The GDPR is a new regulation created by the European Union. It has been four years in the making and was finally approved on April 14, 2016. It will replace its predecessor, the Data Protection Directive 95/46/EC, which was adopted in 1995. The GDPR aims to regulate the processing of personal data of individuals, hereafter referred to as “EU citizens,” residing in the European Economic Area (EEA), i.e., EU member states and Iceland, Liechtenstein, and Norway. The GDPR is designed to have a wider scope and includes other major changes that take into account the current cybersecurity landscape.

Visit the Trend Micro GDPR page for further details on the GDPR, guidance on how to comply with the regulation successfully, and state-of-the-art cybersecurity solutions.

In brief, the GDPR builds on the past directive. Some of the key changes are the following:

  • Increased territorial scope: The GDPR applies to all companies processing the personal data of data subjects residing in the EU/EEA, regardless of the company’s location. To elaborate, the GDPR applies to the processing of personal data by controllers (companies) and processors (entities that processes the data for the companies) in the EU/EEA, whether or not the processing itself takes place in the EU/EEA. Non-EU/EEA-based businesses processing the data of EU citizens will also have to appoint a representative in the EU/EEA. The GDPR will also apply to the processing of personal data of data subjects in the EU/EEA by a controller or processor not established in the EU/EEA. In essence, all companies and organizations all over the world are affected as long as they process personal data of EU citizens.

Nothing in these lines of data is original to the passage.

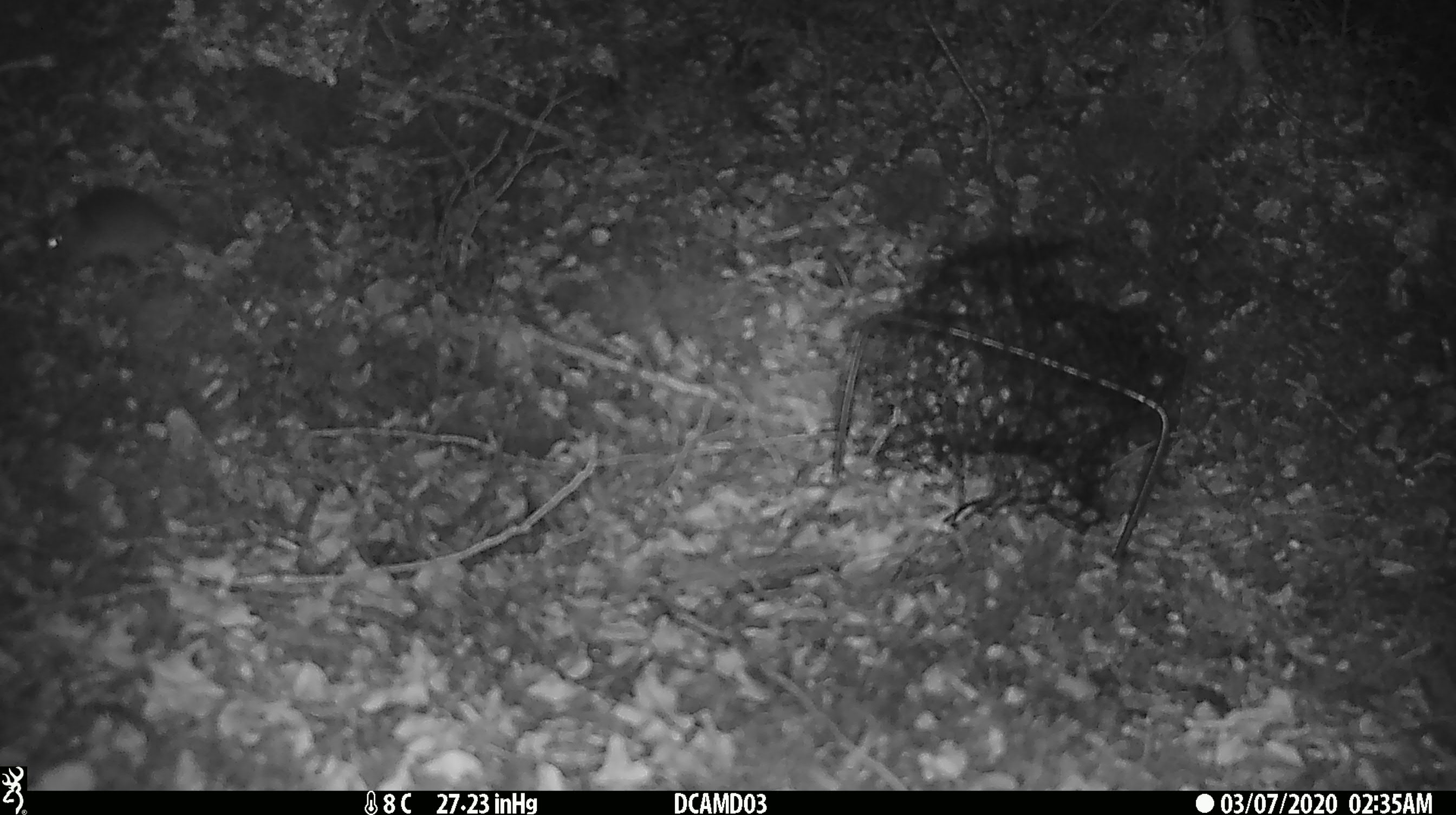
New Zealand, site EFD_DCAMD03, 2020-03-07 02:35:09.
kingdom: Animalia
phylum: Chordata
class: Mammalia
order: Rodentia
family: Muridae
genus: Mus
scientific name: Mus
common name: mouse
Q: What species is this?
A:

  • Encompassing penalties for regulation violation: Organizations and companies found to be in breach of GDPR will be fined according to the scope and type of their infringement. A supervisory authority will assess the violation (e.g., shortcoming, data breach) in order to determine what type of penalty will be imposed. It follows a tiered approach to fines.

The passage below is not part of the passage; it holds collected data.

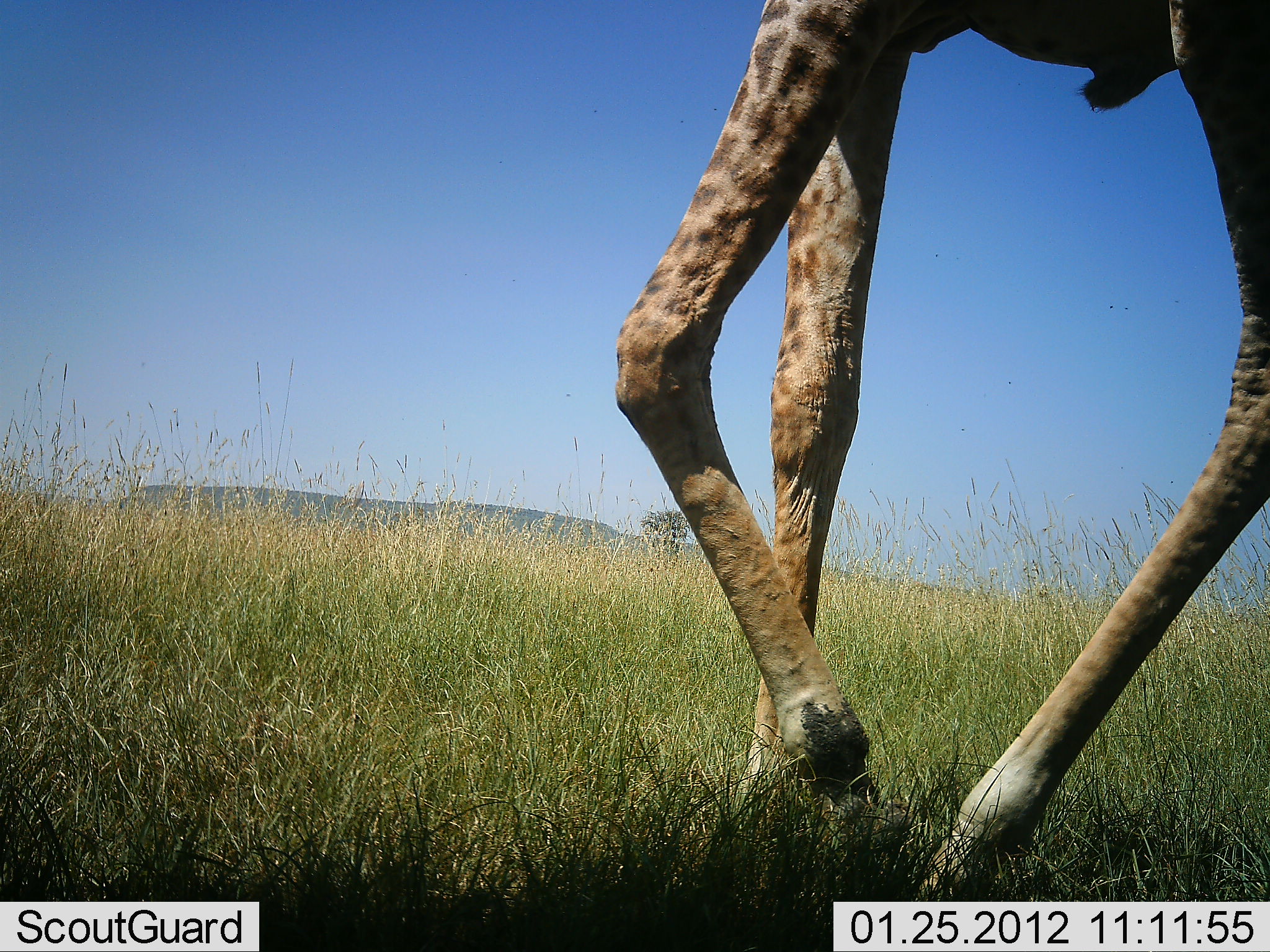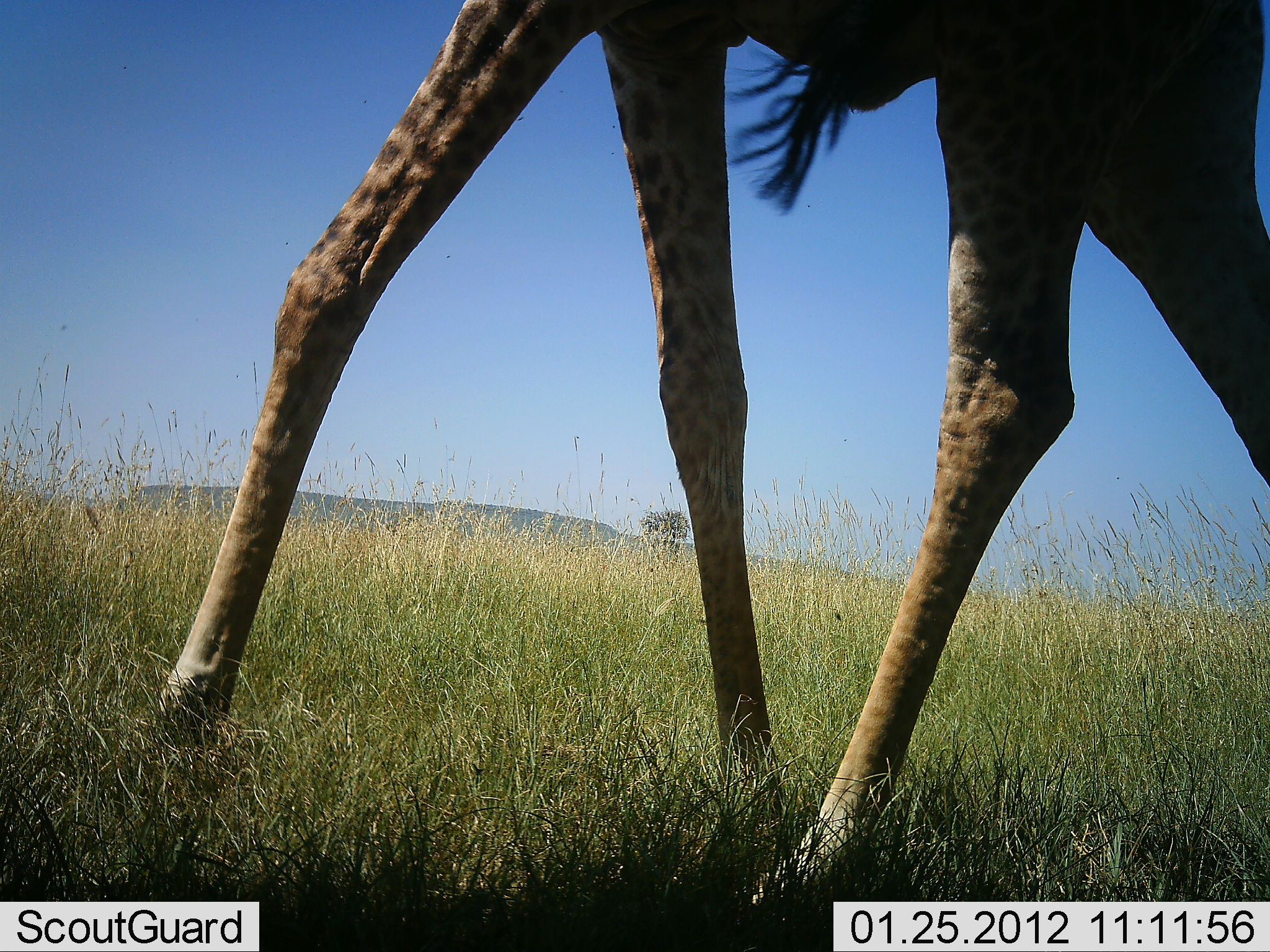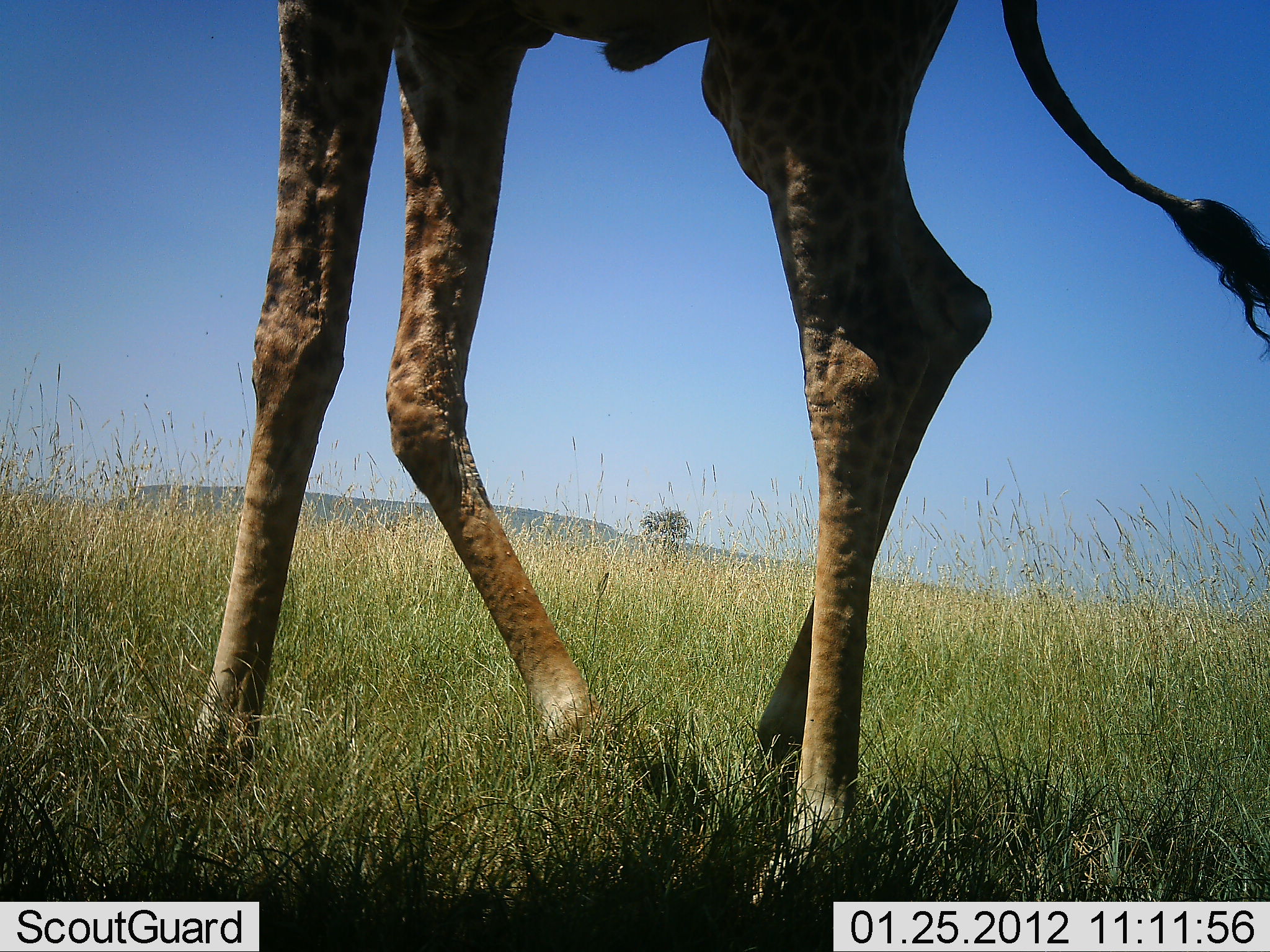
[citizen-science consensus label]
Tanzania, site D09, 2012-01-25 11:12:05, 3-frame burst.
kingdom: Animalia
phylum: Chordata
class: Mammalia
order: Artiodactyla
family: Giraffidae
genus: Giraffa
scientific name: Giraffa camelopardalis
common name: giraffe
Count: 1.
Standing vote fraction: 6%.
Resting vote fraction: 0%.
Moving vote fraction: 100%.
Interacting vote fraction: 0%.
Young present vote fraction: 0%.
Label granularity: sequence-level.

  • Clearer and concise consent: Organizations and companies will no longer be allowed to use long and illegible terms and conditions and complex forms to request consent from customers. Such forms must be given in an intelligible and easily accessible format, using clear and plain language. Consent must be explicitly given and customers must also be able to easily withdraw that consent.

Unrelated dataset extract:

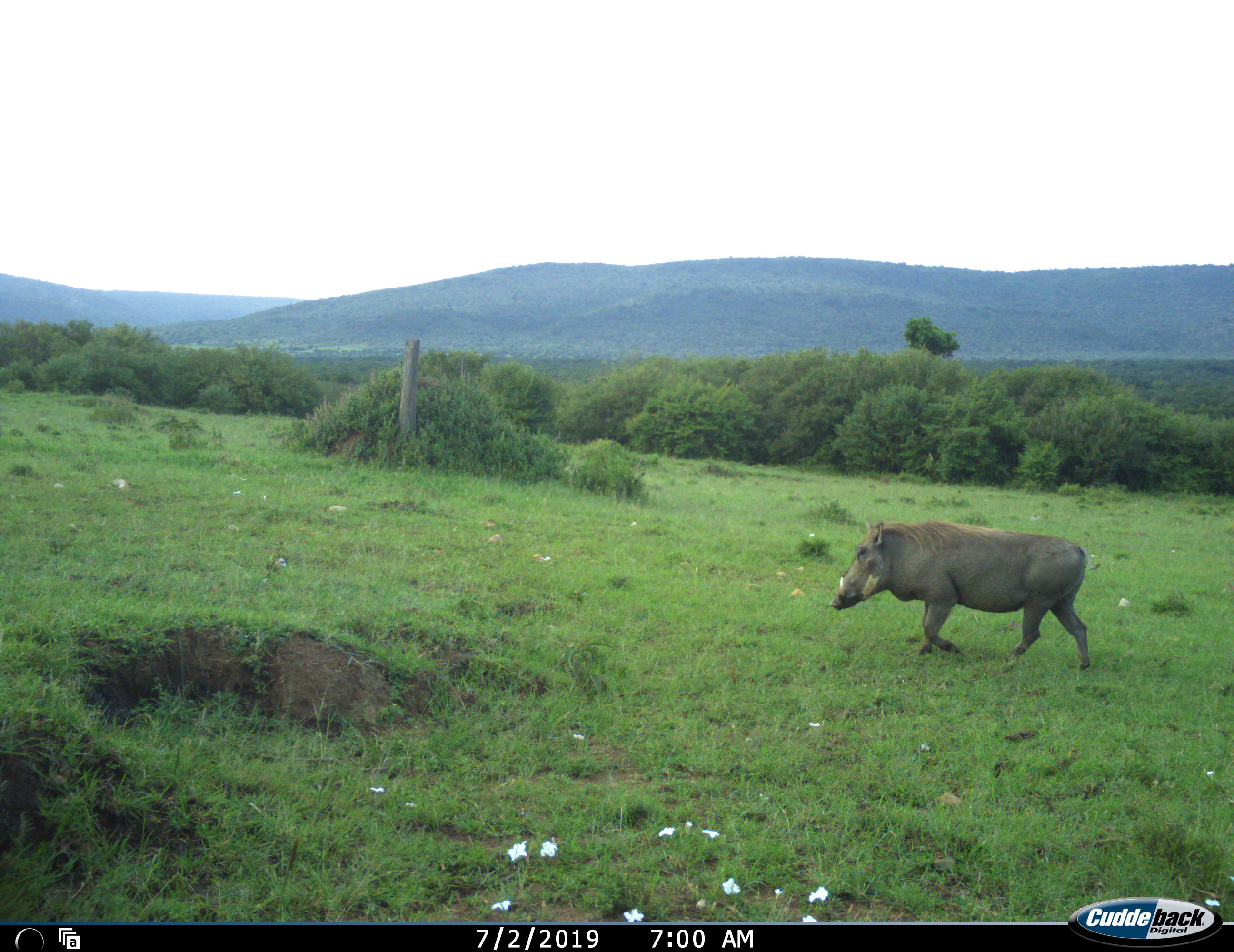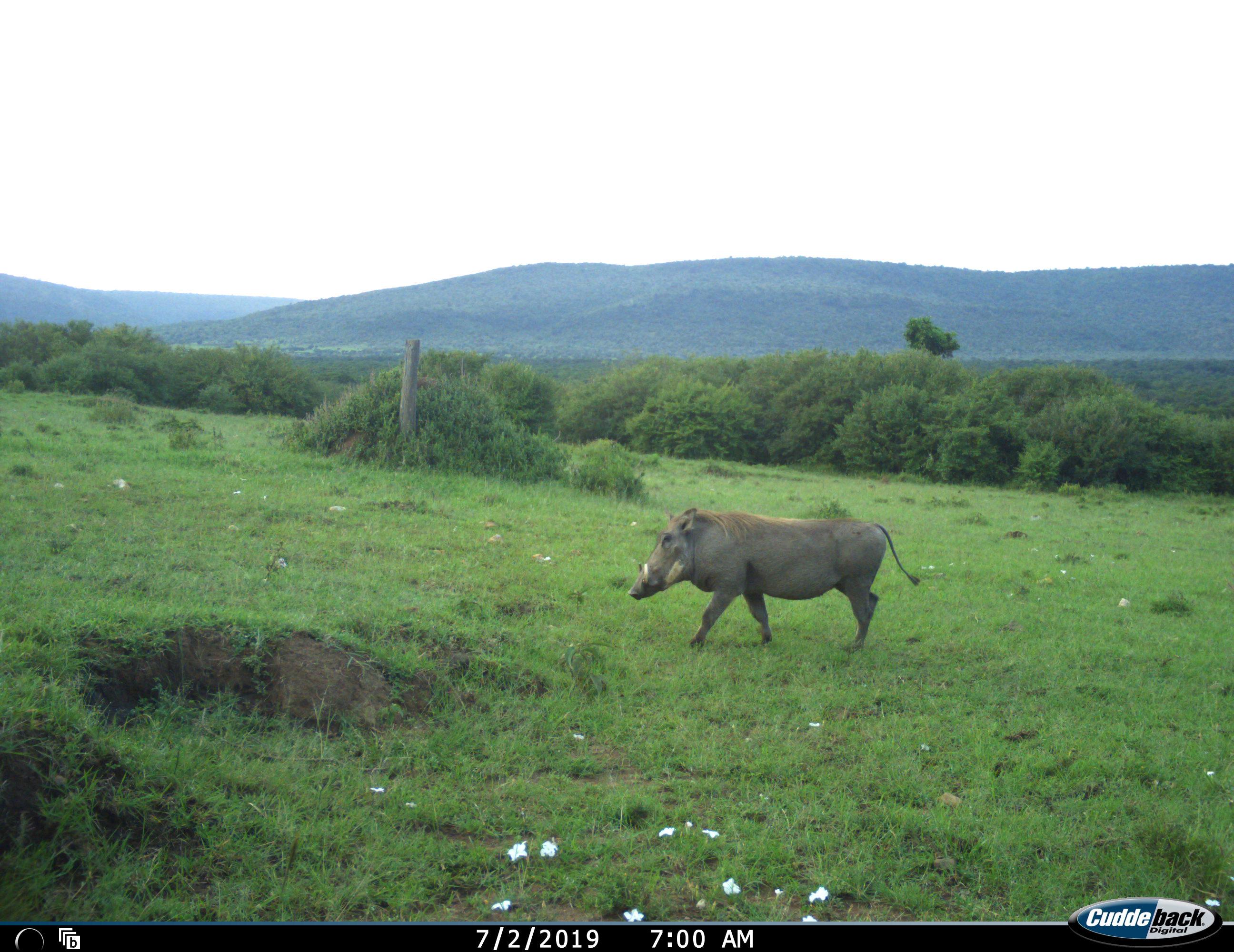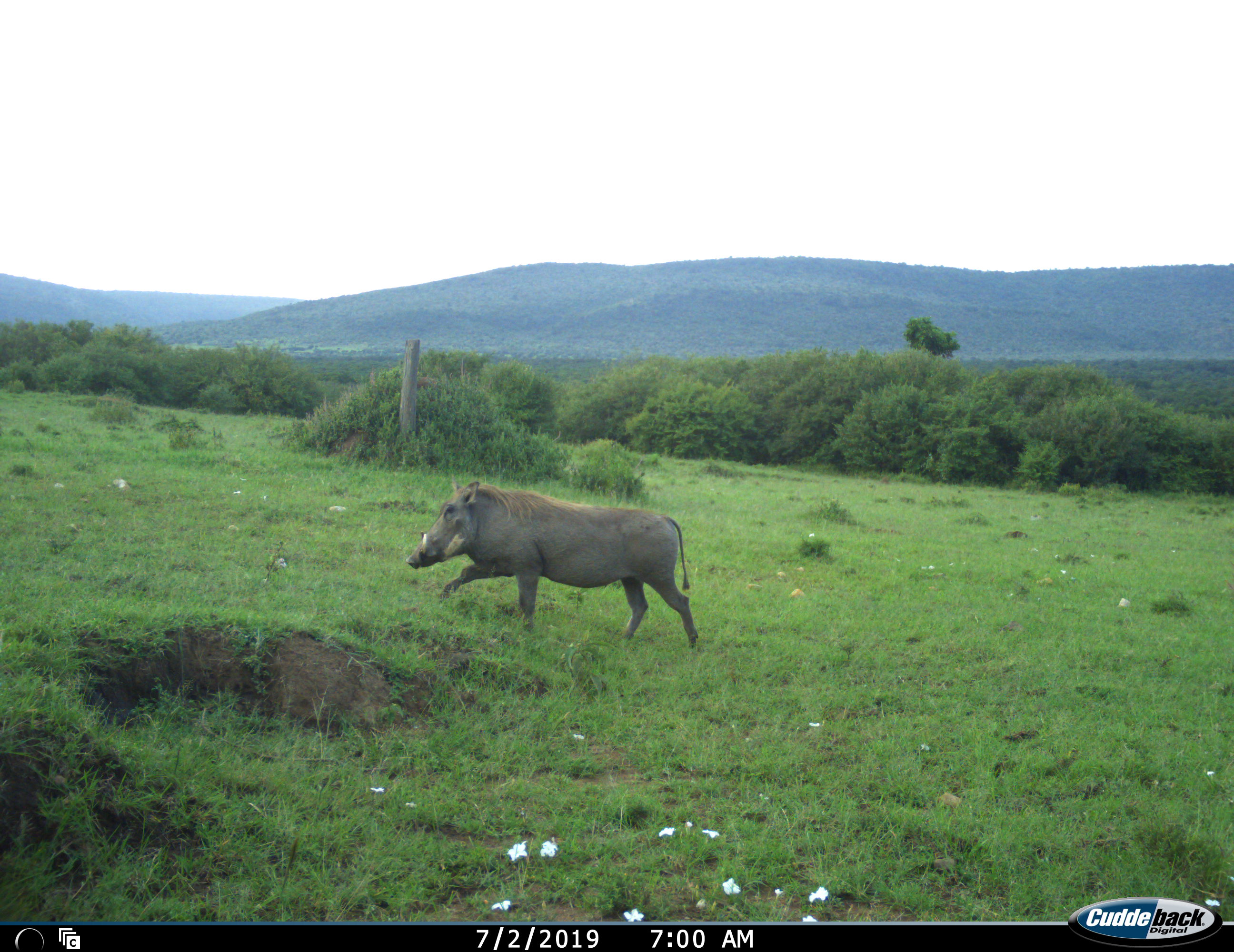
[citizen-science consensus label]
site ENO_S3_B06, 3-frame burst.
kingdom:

  • Breach notifications: Organizations and companies must notify supervisory authorities and their customers in the event of a data breach that is likely to place at risk the rights and freedoms of individuals. This notification, which needs to happen within 72 hours after the discovery of a breach, will be mandatory. This also applies to data processors that need to notify their customers.
  • Access rights: Data subjects will be able to obtain confirmation from companies as to whether or not their personal data is being processed, where, and for what purpose. The company must also provide a copy of the customer’s personal data at their request, free of charge.
  • Deletion rights: The ‘right to be forgotten’ allows the data subject to have the company erase his or her personal data. This right to data erasure is not absolute and can be claimed under certain conditions: withdrawal of consent; the data is no longer relevant to the original purposes of processing. This right is subject to public interest or national security concerns.
  • Data portability: The data subject will now be able to receive and transmit in a common and machine-readable format any previously obtained personal data (that concerns him) to another company.
  • Privacy by design and by default: Privacy by design is a common informal approach — It means that each new service or business process that makes use of personal data must take the protection of such data into consideration. Privacy by default simply means that the strictest privacy settings automatically apply once a customer acquires a new product or service. This means no manual change to the privacy settings should be required on the part of the user to select the strictest setting. The GDPR is making privacy by design a major provision and, as a consequence, the inclusion of data protection as a key design element becomes an integral objective of any system design, at the very onset.
  • Data Protection Officers:  The Data Protection Officer (DPO) will be an important GDPR cornerstone. In addition to supporting an organization’s compliance with the GDPR, the DPO will have the essential role of acting as an intermediary between the organization and supervisory authorities, data subjects, etc. Not every organization/company will need a DPO; there are certain criteria that determine whether a DPO is required or not.